The article used as the example is the “Things I wish I practiced when I was young.” clicking or tapping on this article from the homepages will lead to the article page. The “sign up” buttons will overlay the newsletter sign up screen.
On mobile, the menu is brought up by tapping the hamburger menu. It works on both the “landing” and “menu below fold” versions (see below in deliverables).
As a reminder, the user pain points are: searching for inspiration about Mantra’s categories, getting bored with uninspiring content, and hating having to return to websites to check for new articles.
Concerning the first pain point, the layout of the home page is compartmentalized into primary feature, secondary feature (“highlights”), and then category sections. There is also an Instagram feed which satisfies the client’s need while also serving as the “most recent” section. This organization is to reduce the need for searching. Bold title sections guide the user through the sections, which are interrupted by call to action buttons for them to subscribe. As the user scrolls, these buttons become larger and more persuasive.
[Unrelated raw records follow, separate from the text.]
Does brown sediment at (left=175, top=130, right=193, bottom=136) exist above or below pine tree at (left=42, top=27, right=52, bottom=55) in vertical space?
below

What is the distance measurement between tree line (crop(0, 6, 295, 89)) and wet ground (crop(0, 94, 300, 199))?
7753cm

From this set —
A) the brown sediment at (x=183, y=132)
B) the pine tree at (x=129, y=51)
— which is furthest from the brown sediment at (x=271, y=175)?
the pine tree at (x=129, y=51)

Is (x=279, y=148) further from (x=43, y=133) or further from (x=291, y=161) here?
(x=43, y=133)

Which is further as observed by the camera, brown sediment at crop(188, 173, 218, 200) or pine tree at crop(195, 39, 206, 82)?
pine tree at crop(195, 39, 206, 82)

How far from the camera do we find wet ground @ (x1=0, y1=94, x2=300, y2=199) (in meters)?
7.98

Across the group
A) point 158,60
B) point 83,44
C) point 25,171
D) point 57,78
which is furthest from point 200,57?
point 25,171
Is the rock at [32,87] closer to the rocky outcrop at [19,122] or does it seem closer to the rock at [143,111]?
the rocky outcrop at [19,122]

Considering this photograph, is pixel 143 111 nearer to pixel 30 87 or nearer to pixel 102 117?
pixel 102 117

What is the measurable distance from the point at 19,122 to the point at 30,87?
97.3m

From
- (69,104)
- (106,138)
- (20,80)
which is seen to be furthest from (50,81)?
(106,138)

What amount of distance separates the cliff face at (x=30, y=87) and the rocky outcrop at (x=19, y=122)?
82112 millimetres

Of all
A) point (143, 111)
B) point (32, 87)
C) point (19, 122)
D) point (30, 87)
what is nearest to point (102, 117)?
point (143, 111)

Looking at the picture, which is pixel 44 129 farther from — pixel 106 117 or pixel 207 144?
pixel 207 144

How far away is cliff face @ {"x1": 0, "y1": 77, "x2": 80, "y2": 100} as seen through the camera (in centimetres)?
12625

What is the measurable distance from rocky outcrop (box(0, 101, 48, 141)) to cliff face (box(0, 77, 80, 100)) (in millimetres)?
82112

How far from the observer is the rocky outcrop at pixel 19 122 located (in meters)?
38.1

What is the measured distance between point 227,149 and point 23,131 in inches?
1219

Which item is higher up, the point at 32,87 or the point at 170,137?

I also create an “Inspiration” category to help users seek inspiration. Articles here fall into a do-it-yourself, advice, and random articles that would help motivate or offer a change in perspective.
Seeing that Mantra has an Instagram could persuade the user to follow the account, meaning that the user would be seeing Mantra’s new content on the Instagram platform, which the target audience already uses. The result is making it easy for users to see new content on Instagram and have them linked to that Mantra article, reducing the need for users to return to Mantra to search for new posts.
Having the Instagram feed take the place of a “most recent” section helps users find new content so if they would not have to search if they returned to the site.
The number of articles to display in this prototype is limited, so there are duplicate titles in a few places. Ideally, the posts that are shown in this Instagram section would not be repeated multiple times throughout the page.
Newsletter Sign Up
The newsletter sign up section is designed to be brief and tailored to their user’s preferences. All that is needed is the user’s email and they can also input the categories they want to hear about and how frequently they want to receive email updates. They can choose daily, or pick one or more day(s) a week to receive emails. This short process is an incentive for them to sign up, which will alleviate their hate of returning to the site by eliminating their need to search for the content they want. The email they receive will contain the newest articles from their chosen sections. When directed to the site, the same articles will show in the “suggested” section.
Copy writing Voice
The pain point of users getting bored with “uninspiring” content was the most difficult, as it pertains to the content of the blog and not entirely on the visual and interaction design. To solve this, I chose a writing voice that is sardonic and playful and tried to create mock articles that have strange topics. I didn’t want them to sound too much like click-bait, but enough to sound like a real, empathic human had written them. I chose vibrant and strange photos to complement the writing voice when the chance arose.
Note: None of the articles are true. I wrote the titles for articles but they were inspired by articles and news from various sites. In some cases I found an interesting image and created a title for it and vice versa. Any titles or listed “authors” (also made up) that bear any similarity to the real world are coincidental.
I put my design research and execution skills to work while working on this project. With minimal support or communication with the client, I researched competitors, gained an understanding of the genre and platform, created information architectures and user flows, designed wire-frames, and created high-fidelity mock-ups which double as a crude prototype.